## Supplied text
= Beginning of Section =
Merida Eone-Sixty 900E 2018

'The steeper the terrain the better it rides.' That's one of the reasons why Dirt mag rated the Merida Eone-Sixty 900E the best e-mountain bike they've ever tested.

More reasons why Eone-Sixty could be the best e-MTB

  • Steps E-8000 - Shimano's first mountain bike e-motor - is so quiet, smooth and natural, it has to be ridden to be believed
  • Call us to arrange a test ride or a two day demo ride - phone 0131 331 5010
  • The Eone-Sixty is our first mountain bike with Shimano Di2 electronic gear shifting
  • Up-to-the-minute progressive geometry
  • The long top tube, low bottom bracket and slack head tube angle keeps you centred and in control on steep downhills
  • Short chainstays enable faster cornering
  • The steep seat tube angle helps you up every climb
  • If Whyte made electric mountain bikes....there is no better recommendation for a trail bike today
  • Maxxis 27.5x2.8 tyres guarantee superb grip
  • Fox Factory Float front and rear remind us why they are the first name in suspension
  • Shimano brakes with 203mm rotors front and rear deliver the stopping power a faster, heavier mountain bike requires
  • The DT Swiss XM1501 Spline One 40 wheelset completes this confidence-inspiring spec
  • The dropper seatpost ensures you're seated correctly

Watch Dirt Magazine's Merida Eone-Sixty video.

Read the full review, courtesy of Dirt Magazine
There is little doubt that the E One Sixty will get you up and down any mountain. This seems like an obvious statement for an emtb but we've ridden many where inadequate geometry, components and gearing really put a limiter on the bike's ability to go any place you choose.

The Merida is that go everywhere bike. The 160mm travel front and rear with solid Fox 36 up front delivers the basic ability in technical terrain but the Merida's low bottom bracket plays a huge part in this bike's ability to charge. The poise and dynamic ride on this bike is exceptional – I simply couldn't get enough of it.

It's pretty much a full Shimano wardrobe on this bike. Saint brakes are there for a reason, the heavy weight pile driving down a mountain has burnt many a weak stopper. We're not overly sold on Saints for most situations but on an emtb they are dynamite. This particular set has also been the only pair we've had which doesn't squeak like crazy either.
= End of Section =
## Stored data
= Beginning of Section =
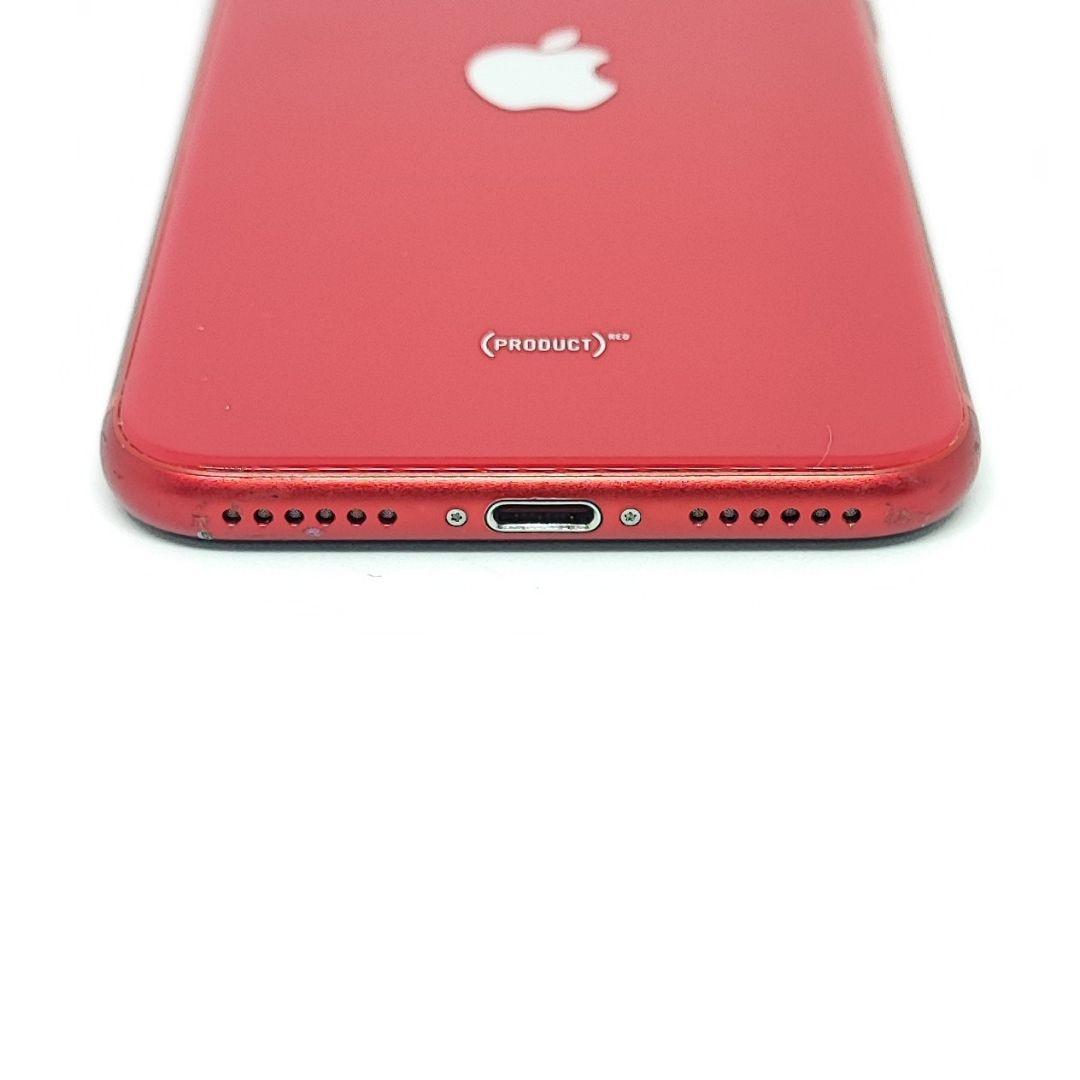 25081518 iPhone SE2 64GB ソフトバンク シムフリー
= End of Section =
## Check your understanding
1. In the Eone-Sixty text, what size are the brake rotors front and rear?
2. Name every frame geometry feature that the bullet points of the Eone-Sixty text mention.
3. Reproduce word for word the stretch of the Eone-Sixty text from "Watch Dirt Magazine's" through "place you choose.".

## Answers to the tasks
1. 203mm

2.
- Long top tube
- Low bottom bracket
- Slack head tube angle
- Short chainstays
- Steep seat tube angle

3.
Watch Dirt Magazine's Merida Eone-Sixty video.

Read the full review, courtesy of Dirt Magazine
There is little doubt that the E One Sixty will get you up and down any mountain. This seems like an obvious statement for an emtb but we've ridden many where inadequate geometry, components and gearing really put a limiter on the bike's ability to go any place you choose.